Saturday, June 28, 2014

Roasted Potato Salad with Mustard-Walnut Vinaigrette


Okay, I admit this is a terrible photo, but frankly, this salad smelled so fantastic,
we couldn't wait to eat it, so I didn't take any time to take a decent picture.
Serves 6 to 8
Recipe from Food52.com
Husband-Tested in Alice’s Kitchen

Well, now, this picnic potato salad just wowed me.  It’s mustardy and garlicky and crunchy with walnuts with no gloppy mayo dressing.  It can be and should be served at room temperature.  There’s no boiling of potatoes, which I appreciate because I find it difficult to cook potatoes perfectly for a salad.  The fresh basil added at the last is a very nice touch, but the salad would even taste great when fresh basil isn’t in season.  Keep this vinaigrette recipe on hand for other summer salads, too. By the way, this was a Best Picnic Recipe Contest Winner on the Food52 website!

Salad
            4
 pounds small new potatoes
            1
 cup walnuts, toasted and roughly chopped
            1
 bunch fresh basil, leaves torn into bite-sized pieces
            1
 bunch scallions, white and green parts thinly sliced crosswise

Vinaigrette
            2
 cloves garlic, peeled
            1
 Tablespoon whole-grain mustard
            1
 Tablespoon Dijon mustard
            2
 Tablespoons lemon juice
            1
 Tablespoon red wine vinegar
            2
 Tablespoons roasted walnut oil
            1/4
 cup extra-virgin olive oil
            Sea salt and freshly ground black pepper, to taste

Preheat oven to 425° F and line two rimmed baking sheets with parchment paper.
Wash and dry potatoes, then spread evenly between baking sheets. Drizzle with olive oil and toss to evenly coat potatoes. Sprinkle with freshly ground black pepper and sea salt, then roast, shaking the pans occasionally, until potatoes are tender and browning (about 45 minutes, depending on the size of your potatoes).
Meanwhile, prepare vinaigrette. Place garlic cloves on a cutting board, sprinkle with a generous couple pinches of sea salt, and chop and mash with the side of your knife until the clove breaks down into a salty paste.
Add garlic paste to a small bowl along with mustards, lemon juice, and vinegar. Whisk to emulsify. Add olive and walnut oils and whisk vigorously to combine. Taste and adjust seasoning with additional sea salt and pepper.

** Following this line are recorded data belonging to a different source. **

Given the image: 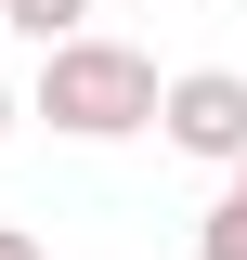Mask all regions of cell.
I'll use <instances>...</instances> for the list:
<instances>
[{
    "instance_id": "5b68a950",
    "label": "cell",
    "mask_w": 247,
    "mask_h": 260,
    "mask_svg": "<svg viewBox=\"0 0 247 260\" xmlns=\"http://www.w3.org/2000/svg\"><path fill=\"white\" fill-rule=\"evenodd\" d=\"M13 117H26V104H13V91H0V143H13Z\"/></svg>"
},
{
    "instance_id": "7a4b0ae2",
    "label": "cell",
    "mask_w": 247,
    "mask_h": 260,
    "mask_svg": "<svg viewBox=\"0 0 247 260\" xmlns=\"http://www.w3.org/2000/svg\"><path fill=\"white\" fill-rule=\"evenodd\" d=\"M156 143L234 182V169H247V78H234V65H182V78H169V117H156Z\"/></svg>"
},
{
    "instance_id": "3957f363",
    "label": "cell",
    "mask_w": 247,
    "mask_h": 260,
    "mask_svg": "<svg viewBox=\"0 0 247 260\" xmlns=\"http://www.w3.org/2000/svg\"><path fill=\"white\" fill-rule=\"evenodd\" d=\"M78 13H91V0H0V26H26L39 52H65V39H91Z\"/></svg>"
},
{
    "instance_id": "6da1fadb",
    "label": "cell",
    "mask_w": 247,
    "mask_h": 260,
    "mask_svg": "<svg viewBox=\"0 0 247 260\" xmlns=\"http://www.w3.org/2000/svg\"><path fill=\"white\" fill-rule=\"evenodd\" d=\"M26 117H52L65 143H130V130L169 117V78H156V52H130V39H65V52H39V91Z\"/></svg>"
},
{
    "instance_id": "8992f818",
    "label": "cell",
    "mask_w": 247,
    "mask_h": 260,
    "mask_svg": "<svg viewBox=\"0 0 247 260\" xmlns=\"http://www.w3.org/2000/svg\"><path fill=\"white\" fill-rule=\"evenodd\" d=\"M221 208H247V169H234V182H221Z\"/></svg>"
},
{
    "instance_id": "277c9868",
    "label": "cell",
    "mask_w": 247,
    "mask_h": 260,
    "mask_svg": "<svg viewBox=\"0 0 247 260\" xmlns=\"http://www.w3.org/2000/svg\"><path fill=\"white\" fill-rule=\"evenodd\" d=\"M0 260H39V234H26V221H0Z\"/></svg>"
}]
</instances>
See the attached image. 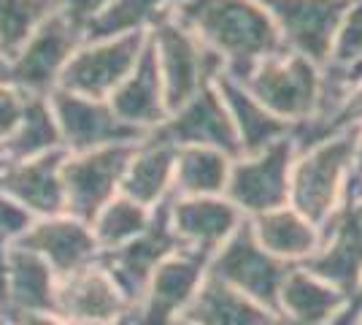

When potatoes are done, transfer to a large bowl. Add scallions and dressing, and toss to coat. Using the back of a mixing spoon or the end of a wooden spatula, Gently smash some or all of the potatoes to break their skins -- this allows the vinaigrette to better penetrate the starchy goodness.  (You’re not making mashed potatoes, but breaking the potatoes down will allow them to soak up more of the vinaigrette.)  Allow dressed potatoes to sit at room temperature for about 45 minutes to one hour. Just before serving, stir in walnuts and basil.
Doesn't this look scrumptious?  It's perfect for a picnic because
it tastes great at room temperature.
Prep the vinaigrette up to a day in advance.  Slice the scallions
and toast the walnuts in advance too.